Clayton Lockett’s cruel and unusual death is not an anomaly. To reiterate, more than 7% of executions conducted by lethal injection are botched, making it much more prone to unacceptable failures than any other method of execution. For what it’s worth: lethal injection isn’t even convenient. The scarcity of sodium thiopental has led state departments of corrections to go to great lengths to acquire the drug from dubious sources at great cost, and sometimes under false pretenses. Before executing Clayton Lockett with midazolam, Oklahoma tried to acquire pentobarbital for $50,000 through a secretive process that allowed them to shield their search from the public view. Nebraska, in one case, lied to an Indian pharmaceutical company, telling its CEO that the sodium thiopental it was purchasing for an execution would be used for surgeries in Zambia, an utterly ridiculous assertion. The high cost of lethal injection goes far beyond the drugs themselves. In many cases, states must go to great lengths fending off appeals alleging that lethal injection is “cruel and unusual.” The ensuing litigation incurs hefty legal costs and necessitates long delays, compelling the states to keep more death row inmates in prison, at a cost of tens of thousands of dollars per year for each inmate. In Maryland, for example, taxpayers pay $37 million for each execution the state carries out by lethal injection. Lethal injections involve hassle on the part of prison officials to procure the drugs, endless appeals processes, and most importantly, immense suffering when things go wrong, as they do far too often. So why, then, do we keep executing prisoners by lethal injection?

The allure of lethal injection to corrections departments fundamentally lies in its dishonesty. The medical appearance of the process — the surgical precision and the lack of any equipment that appears overtly fatal — serves to obscure the gravity of the government’s killing its own citizens. Somehow, we are supposed to feel that lethal injection is humane simply because it appears more like euthenasia than murder. The sanitization of the execution process makes us feel better about ourselves, but it does nothing to ease the prisoner’s pain. However, there is an alternative that is less painful, cheaper, and more honest with regards to the inescapable brutality of capital punishment.

Since 1890, there has not been a single botched execution by firing squad in the United States. Because the firing squad is not nearly as convoluted as lethal injection, there are simply fewer opportunities for things to go wrong. With a firing squad, the means of execution are easy to procure and the inmate’s death is instant and painless. Additionally, the gravitas of the execution is in no way concealed. If we are to execute criminals in the United States, isn’t this the least cruel way to do so? 

While I am not convinced of the death penalty’s morality or efficacy as a deterrent to crime, the issue of how we execute prisoners is entirely divorced from that of whether we should do so at all. In no corner of American politics is there the belief that we ought to torture people to death; however, on far too many occasions, we have done just that in an attempt to soften the appearance of capital punishment. Through its sanitization of something so gruesome, lethal injection helps us conveniently forget that we are killing people.

If, as a society, we are comfortable with the death penalty, warts and all, then we should at least carry it out in an honest manner, rather than sanitizing the act through the convolution of lethal injection. Let us do away with the lies, and bring in the guns and marksmen. If the public does not have the stomach to see inmates shot in broad daylight, then we ought to question why we’re in the business of killing them at all. However, if we can manage to stomach firing squads, they will at least be more humane to the inmates, cheaper for the state, and will bring the requisite dignity and gravitas to the institution of capital punishment.

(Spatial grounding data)

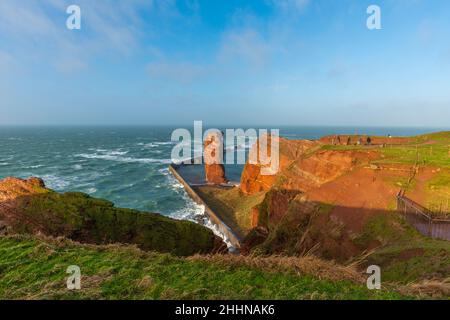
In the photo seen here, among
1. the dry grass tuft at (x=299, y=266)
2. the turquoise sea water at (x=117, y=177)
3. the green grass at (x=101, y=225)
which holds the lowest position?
the turquoise sea water at (x=117, y=177)

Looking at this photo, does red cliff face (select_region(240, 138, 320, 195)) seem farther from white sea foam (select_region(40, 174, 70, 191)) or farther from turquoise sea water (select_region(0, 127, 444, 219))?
white sea foam (select_region(40, 174, 70, 191))

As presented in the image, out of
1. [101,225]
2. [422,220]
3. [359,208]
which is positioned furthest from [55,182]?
[422,220]

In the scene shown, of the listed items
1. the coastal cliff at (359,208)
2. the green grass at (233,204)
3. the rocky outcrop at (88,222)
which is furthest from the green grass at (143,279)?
the green grass at (233,204)

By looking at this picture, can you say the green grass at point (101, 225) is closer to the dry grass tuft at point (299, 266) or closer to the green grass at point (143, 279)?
the green grass at point (143, 279)

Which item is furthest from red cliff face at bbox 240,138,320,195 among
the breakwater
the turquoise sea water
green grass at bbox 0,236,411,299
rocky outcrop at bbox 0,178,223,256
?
green grass at bbox 0,236,411,299
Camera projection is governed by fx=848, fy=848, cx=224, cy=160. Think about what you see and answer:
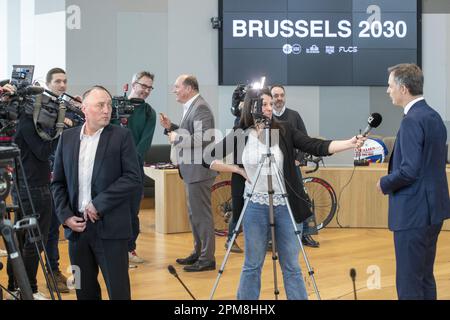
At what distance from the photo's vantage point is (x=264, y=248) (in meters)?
5.09

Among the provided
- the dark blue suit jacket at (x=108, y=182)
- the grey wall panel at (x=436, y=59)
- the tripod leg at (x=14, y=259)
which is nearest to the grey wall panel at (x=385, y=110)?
the grey wall panel at (x=436, y=59)

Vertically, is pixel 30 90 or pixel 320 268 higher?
pixel 30 90

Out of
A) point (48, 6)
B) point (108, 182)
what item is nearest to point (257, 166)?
point (108, 182)

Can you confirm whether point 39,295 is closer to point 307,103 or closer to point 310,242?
point 310,242

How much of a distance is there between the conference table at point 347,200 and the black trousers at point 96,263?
447cm

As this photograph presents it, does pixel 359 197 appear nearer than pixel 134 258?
No

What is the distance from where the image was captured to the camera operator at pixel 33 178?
5766mm

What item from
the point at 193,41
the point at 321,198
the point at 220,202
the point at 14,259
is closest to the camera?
the point at 14,259

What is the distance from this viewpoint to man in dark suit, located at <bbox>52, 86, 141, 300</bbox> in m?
4.62

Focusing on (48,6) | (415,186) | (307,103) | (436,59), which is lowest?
(415,186)

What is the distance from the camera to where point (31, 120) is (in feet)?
18.9

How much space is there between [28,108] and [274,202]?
179cm

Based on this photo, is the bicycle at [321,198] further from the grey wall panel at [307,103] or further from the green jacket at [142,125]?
the green jacket at [142,125]
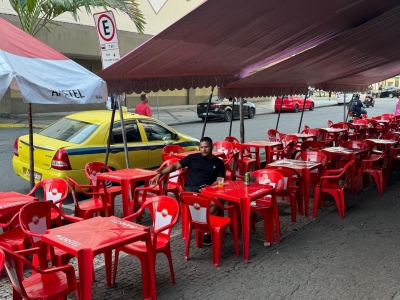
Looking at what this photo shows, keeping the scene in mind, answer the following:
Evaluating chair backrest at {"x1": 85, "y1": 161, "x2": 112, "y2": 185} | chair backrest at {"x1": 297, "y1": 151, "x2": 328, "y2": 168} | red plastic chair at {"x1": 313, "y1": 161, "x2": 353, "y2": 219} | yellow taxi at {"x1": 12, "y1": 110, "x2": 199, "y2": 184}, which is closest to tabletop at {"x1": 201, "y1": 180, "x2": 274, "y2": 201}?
red plastic chair at {"x1": 313, "y1": 161, "x2": 353, "y2": 219}

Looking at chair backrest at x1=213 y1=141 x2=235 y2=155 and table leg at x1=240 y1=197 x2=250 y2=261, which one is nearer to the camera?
table leg at x1=240 y1=197 x2=250 y2=261

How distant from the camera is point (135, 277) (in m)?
4.46

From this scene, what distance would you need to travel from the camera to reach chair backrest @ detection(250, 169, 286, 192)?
5.77 metres

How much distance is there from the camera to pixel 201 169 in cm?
584

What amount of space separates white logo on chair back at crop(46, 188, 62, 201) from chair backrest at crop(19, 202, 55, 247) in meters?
0.97

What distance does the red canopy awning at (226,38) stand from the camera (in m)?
4.95

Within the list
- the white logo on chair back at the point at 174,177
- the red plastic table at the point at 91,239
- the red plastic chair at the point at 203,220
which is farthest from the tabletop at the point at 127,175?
the red plastic table at the point at 91,239

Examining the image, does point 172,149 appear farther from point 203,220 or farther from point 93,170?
point 203,220

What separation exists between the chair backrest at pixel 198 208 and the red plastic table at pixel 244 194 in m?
0.37

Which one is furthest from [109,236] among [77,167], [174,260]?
[77,167]

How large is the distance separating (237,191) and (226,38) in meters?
2.16

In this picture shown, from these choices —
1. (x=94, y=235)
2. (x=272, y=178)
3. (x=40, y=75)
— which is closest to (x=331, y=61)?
(x=272, y=178)

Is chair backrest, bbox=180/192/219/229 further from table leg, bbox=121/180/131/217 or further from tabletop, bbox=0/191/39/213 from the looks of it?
tabletop, bbox=0/191/39/213

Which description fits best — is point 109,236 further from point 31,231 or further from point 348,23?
point 348,23
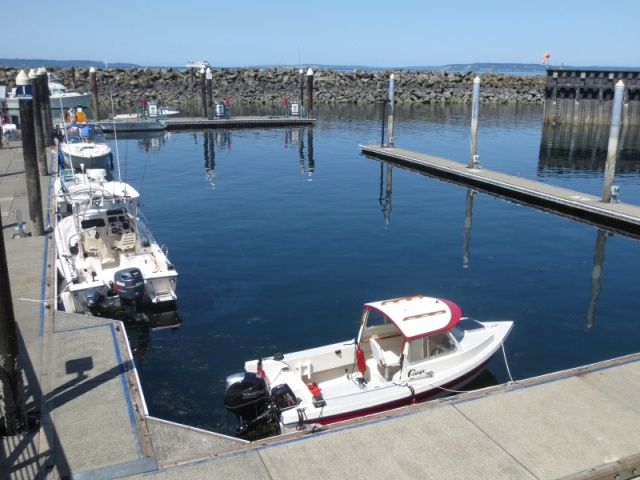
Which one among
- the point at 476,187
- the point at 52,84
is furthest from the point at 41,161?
the point at 52,84

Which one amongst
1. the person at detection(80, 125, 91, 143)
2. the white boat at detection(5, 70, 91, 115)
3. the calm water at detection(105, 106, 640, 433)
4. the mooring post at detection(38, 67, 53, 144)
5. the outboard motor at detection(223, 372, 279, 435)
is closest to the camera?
the outboard motor at detection(223, 372, 279, 435)

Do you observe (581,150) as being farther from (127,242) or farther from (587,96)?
(127,242)

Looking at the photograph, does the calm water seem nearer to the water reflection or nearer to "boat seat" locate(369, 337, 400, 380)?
the water reflection

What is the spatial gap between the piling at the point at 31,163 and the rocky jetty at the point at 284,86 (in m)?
59.5

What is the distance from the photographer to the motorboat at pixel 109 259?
14.7 meters

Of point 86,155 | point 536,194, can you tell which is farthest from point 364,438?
point 86,155

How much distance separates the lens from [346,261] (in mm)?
20281

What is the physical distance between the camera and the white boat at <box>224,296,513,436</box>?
10.2m

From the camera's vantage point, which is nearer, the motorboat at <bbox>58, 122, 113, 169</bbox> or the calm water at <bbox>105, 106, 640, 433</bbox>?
the calm water at <bbox>105, 106, 640, 433</bbox>

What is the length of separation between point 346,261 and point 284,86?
217ft

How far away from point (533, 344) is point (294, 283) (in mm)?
7072

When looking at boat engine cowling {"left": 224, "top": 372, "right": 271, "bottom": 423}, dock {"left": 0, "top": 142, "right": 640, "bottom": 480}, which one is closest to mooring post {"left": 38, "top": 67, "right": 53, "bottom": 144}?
dock {"left": 0, "top": 142, "right": 640, "bottom": 480}

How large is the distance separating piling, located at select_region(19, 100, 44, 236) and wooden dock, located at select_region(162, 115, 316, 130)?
Answer: 34.4 meters

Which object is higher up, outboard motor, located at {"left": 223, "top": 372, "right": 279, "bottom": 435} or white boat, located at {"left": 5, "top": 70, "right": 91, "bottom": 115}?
white boat, located at {"left": 5, "top": 70, "right": 91, "bottom": 115}
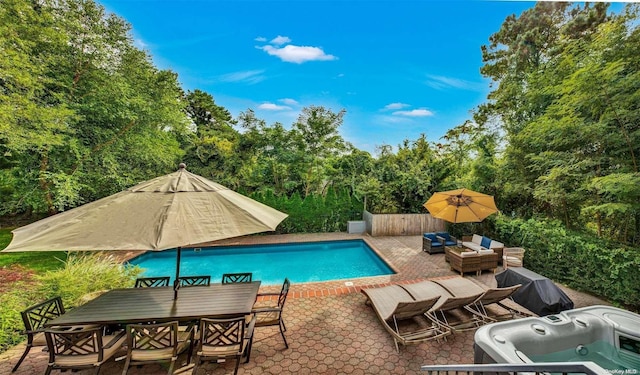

§ **What this task involves**:
Does the essay on execution methods support each statement below? Answer yes or no for each, and quote the words from the essay that decide it.
1. Oklahoma tried to buy pentobarbital for $50,000.
2. Nebraska lied to a Chinese pharmaceutical company about what its sodium thiopental would be used for.
3. Maryland taxpayers pay $37 million a year for lethal injections.

§ **Written solution**:
1. Yes: "Oklahoma tried to acquire pentobarbital for $50,000"
2. No: "Nebraska, in one case, lied to an Indian pharmaceutical company"
3. No: "taxpayers pay $37 million for each execution the state carries out by lethal injection"